1. MORTALITY RATE by Andrew Elliott
Published by CB Editions; buy here.
Reviewed by Jon Stone
Mortality Rate contains an abundance
of the kind of pieces that are really half poem, half something else. The
something else in this case is seedy, surreal, almost noir-ish microfiction,
taking place at night, in cities and liminal spaces, in Europe and America.
Long, loping lines abound, sex is handled in a kind of rough, frank way, and
the same pair of female characters turn up in multiple poems, stripped to
various states. It’s a very generous volume, written mostly in a voice that
delights in taking winding detours. Highly recommended for quiet winter nights
with a whisky.
2. LOVE, AN INDEX by Rebecca Lindenberg
Reviewed by Ian Chung
Since its founding in 1998 by Dave Eggers, McSweeney’s
has grown into a publishing empire in its own right, with flagship literary
journal Timothy McSweeney’s Quarterly
Concern being joined by other titles like the monthly The Believer, food quarterly Lucky
Peach and sport journal Grantland
Quarterly. One of the publishing house’s most recent imprints is the
McSweeney’s Poetry Series, of which Rebecca Lindenberg’s Love, an Index is the first title. The collection chronicles
Lindenberg’s relationship with fellow poet Craig Arnold, who disappeared in
2009 during a solo hike in Japan. A strong debut for Lindenberg and the series,
Love, an Index embraces the elegy
form, and in poems like ‘Status Update’ and ‘Status Update (2)’, reworks it for
the Facebook generation. The standout moment of the collection, however, is the
titular sequence that occupies the middle third of the book. An alphabetical
indexing of Lindenberg and Arnold’s relationship, the poems are brutally
beautiful, ruthlessly detailing minutiae in the wake of her loss. Joining other
poetry collections about losing a partner like Douglas Dunn’s Elegies and Paul Monette’s Love Alone: 18 Elegies for Rog,
Lindenberg’s Love, an Index shows the
mind of the poet at work, transmuting personal tragedy into powerful art.
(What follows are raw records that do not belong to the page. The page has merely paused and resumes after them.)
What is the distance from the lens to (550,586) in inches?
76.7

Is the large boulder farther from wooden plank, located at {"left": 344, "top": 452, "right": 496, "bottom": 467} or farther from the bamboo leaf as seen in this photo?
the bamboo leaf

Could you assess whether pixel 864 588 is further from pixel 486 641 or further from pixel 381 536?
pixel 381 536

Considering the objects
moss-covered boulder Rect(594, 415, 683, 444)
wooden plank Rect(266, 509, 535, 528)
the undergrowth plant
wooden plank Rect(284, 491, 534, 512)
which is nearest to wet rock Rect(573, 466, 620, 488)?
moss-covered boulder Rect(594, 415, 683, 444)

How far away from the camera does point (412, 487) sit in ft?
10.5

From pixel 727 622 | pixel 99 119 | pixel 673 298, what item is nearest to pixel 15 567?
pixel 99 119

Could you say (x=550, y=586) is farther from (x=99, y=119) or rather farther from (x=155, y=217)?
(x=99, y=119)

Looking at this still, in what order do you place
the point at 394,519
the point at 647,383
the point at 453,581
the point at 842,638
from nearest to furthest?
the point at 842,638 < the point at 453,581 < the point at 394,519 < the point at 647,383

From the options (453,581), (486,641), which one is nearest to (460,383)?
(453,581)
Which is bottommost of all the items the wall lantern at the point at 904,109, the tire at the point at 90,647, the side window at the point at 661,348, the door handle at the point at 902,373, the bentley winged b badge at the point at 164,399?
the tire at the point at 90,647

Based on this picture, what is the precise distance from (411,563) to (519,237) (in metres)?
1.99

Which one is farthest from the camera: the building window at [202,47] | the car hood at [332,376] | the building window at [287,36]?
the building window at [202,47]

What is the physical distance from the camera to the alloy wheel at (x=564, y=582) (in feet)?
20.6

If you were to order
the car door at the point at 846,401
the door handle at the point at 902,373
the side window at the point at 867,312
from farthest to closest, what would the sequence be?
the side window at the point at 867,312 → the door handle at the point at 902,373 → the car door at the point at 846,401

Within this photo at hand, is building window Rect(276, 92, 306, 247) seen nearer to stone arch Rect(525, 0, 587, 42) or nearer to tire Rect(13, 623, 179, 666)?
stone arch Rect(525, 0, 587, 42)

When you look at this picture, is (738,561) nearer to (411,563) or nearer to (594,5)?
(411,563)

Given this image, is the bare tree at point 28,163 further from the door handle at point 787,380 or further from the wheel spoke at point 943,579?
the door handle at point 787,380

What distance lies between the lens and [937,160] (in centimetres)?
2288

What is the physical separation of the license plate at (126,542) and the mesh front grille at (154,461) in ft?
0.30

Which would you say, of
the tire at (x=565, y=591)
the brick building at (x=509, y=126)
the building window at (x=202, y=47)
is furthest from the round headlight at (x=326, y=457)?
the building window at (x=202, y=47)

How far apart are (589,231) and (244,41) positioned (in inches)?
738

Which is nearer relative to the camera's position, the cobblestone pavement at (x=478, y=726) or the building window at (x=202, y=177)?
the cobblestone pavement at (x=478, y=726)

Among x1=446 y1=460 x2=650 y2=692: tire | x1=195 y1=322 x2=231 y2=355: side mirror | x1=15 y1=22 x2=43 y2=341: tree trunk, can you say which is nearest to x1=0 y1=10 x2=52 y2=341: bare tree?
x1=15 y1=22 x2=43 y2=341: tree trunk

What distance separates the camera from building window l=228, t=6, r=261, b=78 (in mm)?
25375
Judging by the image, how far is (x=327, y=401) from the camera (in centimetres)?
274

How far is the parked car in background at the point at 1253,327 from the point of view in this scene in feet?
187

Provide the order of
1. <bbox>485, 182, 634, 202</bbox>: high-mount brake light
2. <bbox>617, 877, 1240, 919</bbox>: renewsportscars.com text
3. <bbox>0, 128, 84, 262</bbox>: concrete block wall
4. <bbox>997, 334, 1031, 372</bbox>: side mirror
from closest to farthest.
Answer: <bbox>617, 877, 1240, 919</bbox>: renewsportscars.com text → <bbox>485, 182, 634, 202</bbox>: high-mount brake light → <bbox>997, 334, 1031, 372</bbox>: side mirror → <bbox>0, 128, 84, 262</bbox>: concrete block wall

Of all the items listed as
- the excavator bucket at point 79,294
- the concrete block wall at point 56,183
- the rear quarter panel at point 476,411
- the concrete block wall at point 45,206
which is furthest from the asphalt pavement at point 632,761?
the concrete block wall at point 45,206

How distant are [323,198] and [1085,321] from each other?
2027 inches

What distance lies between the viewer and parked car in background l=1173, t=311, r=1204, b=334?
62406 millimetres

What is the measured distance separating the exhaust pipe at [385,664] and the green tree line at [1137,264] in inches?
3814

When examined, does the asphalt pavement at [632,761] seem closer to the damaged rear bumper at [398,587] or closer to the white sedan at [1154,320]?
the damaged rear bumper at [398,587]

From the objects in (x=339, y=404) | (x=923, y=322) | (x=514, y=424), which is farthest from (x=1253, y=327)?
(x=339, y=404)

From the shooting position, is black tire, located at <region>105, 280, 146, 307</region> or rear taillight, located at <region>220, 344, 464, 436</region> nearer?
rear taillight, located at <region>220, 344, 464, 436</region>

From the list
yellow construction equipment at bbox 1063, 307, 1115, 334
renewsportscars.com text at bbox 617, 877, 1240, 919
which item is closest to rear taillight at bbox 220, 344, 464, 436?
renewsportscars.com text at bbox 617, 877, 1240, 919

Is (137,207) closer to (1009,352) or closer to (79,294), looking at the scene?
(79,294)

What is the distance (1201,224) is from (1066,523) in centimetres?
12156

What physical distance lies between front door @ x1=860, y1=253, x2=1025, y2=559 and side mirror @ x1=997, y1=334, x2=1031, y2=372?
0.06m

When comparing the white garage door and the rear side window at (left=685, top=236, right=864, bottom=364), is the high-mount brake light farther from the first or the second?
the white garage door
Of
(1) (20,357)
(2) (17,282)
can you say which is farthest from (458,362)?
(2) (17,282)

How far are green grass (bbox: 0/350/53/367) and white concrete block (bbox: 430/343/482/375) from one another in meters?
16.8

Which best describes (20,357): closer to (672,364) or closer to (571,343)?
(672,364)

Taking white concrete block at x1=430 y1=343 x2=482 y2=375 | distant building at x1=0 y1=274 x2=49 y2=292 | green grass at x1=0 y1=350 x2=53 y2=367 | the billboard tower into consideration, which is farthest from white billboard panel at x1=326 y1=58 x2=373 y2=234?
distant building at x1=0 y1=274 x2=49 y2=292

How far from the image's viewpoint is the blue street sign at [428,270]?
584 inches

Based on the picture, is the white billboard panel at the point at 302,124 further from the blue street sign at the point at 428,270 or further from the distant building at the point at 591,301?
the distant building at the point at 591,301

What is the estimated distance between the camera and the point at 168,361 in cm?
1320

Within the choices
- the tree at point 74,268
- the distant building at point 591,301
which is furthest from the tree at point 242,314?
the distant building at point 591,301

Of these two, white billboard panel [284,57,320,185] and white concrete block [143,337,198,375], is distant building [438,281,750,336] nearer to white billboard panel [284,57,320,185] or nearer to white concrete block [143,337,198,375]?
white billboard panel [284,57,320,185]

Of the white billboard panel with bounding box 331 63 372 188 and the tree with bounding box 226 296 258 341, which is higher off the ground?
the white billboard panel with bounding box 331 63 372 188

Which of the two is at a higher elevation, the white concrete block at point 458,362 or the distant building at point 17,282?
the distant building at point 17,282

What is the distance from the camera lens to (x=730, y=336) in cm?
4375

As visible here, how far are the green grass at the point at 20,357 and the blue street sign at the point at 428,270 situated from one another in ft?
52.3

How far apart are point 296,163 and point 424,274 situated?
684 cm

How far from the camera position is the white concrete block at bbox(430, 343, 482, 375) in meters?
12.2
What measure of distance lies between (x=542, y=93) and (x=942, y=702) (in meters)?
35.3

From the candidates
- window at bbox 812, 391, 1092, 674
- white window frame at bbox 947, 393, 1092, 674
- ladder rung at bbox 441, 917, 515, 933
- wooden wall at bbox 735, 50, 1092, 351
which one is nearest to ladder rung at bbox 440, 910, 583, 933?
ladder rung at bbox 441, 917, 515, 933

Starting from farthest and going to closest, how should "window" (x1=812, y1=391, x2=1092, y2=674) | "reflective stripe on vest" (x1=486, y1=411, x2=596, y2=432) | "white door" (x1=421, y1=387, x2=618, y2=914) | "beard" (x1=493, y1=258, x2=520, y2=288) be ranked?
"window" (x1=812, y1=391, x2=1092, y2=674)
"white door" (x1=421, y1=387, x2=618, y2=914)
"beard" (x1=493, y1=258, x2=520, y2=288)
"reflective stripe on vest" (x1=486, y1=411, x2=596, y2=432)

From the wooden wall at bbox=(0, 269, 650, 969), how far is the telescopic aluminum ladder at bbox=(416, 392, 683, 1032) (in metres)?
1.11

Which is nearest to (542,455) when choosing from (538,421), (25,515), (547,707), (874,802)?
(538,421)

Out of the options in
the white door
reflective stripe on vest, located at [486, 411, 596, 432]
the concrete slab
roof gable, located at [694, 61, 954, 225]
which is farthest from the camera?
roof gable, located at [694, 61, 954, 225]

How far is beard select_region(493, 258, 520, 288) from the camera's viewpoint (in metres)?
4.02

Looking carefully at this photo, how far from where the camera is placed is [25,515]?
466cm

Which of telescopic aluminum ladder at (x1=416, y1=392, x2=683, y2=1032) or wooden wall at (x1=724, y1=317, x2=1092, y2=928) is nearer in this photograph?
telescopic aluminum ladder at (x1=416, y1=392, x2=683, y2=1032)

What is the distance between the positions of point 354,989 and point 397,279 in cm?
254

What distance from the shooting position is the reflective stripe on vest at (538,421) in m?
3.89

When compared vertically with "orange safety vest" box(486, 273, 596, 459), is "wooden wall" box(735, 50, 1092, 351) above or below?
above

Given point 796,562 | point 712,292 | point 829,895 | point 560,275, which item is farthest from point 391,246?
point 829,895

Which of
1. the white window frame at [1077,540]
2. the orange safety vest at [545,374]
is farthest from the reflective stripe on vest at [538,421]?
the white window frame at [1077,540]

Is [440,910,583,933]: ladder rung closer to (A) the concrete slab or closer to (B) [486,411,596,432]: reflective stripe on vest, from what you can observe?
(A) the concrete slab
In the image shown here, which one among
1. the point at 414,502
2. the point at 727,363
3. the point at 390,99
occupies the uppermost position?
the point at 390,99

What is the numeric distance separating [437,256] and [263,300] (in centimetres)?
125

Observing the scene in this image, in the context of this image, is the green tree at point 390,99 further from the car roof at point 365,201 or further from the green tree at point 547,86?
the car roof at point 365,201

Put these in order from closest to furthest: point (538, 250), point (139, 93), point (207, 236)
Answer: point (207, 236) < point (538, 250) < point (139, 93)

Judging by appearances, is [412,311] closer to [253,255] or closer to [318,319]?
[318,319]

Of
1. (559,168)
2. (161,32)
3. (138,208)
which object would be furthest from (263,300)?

3. TREEDS: POEMS IN SHETLAND DIALECT by Laureen Johnson
Published by the Hansel Cooperative Press; buy here.
Reviewed by Harry Giles
Treeds is one of a small but rich crop of chapbooks
from Hansel Co-operative Press, a small-scale outfit publishing and promoting
writing and art of Orkney and Shetland. Printed on good thick stock and
gorgeously hand-finished, the chapbook is pocket-sized but big-hearted. The
writing is vernacular Shetlandic – not a synthetic Scots, but a language very
much alive and rooted in place and culture. The fine glossary is a neat guide
to those new to the language, though not burdensome or pedantic, making the
poems an excellent route into Shetlandic for those willing to put in some small
effort.
The poems cover family and livelihood, land and water; the
title piece (meaning “threads”) describes a weaving together of place and
person into a poetics of sense and feeling. The unrhymed lines advance in
breaths, matching the everyday language used; the sense is of being given
stories and wisdom honed by time and wind, though never is this hoary or
slight. The tone is as much humorous as delicate, and often very sad in its
simplicity – as in Gynae Ward:
“Nae
prenk, damned little pent,
nae
comouflage,
Here da
oppenin bud, da faded leaf,
da
prunin shears.”
Pamphlet publishing is a source of diversity in contemporary
poetry, and local presses a way to meet outlying poetics on their own terms. Treeds
is a long way – in style and language – from what you're likely to find in more
urban-centred anthologies and magazines, and so, along with Hansel's wider
output, demands your attention for its particular music and beauty.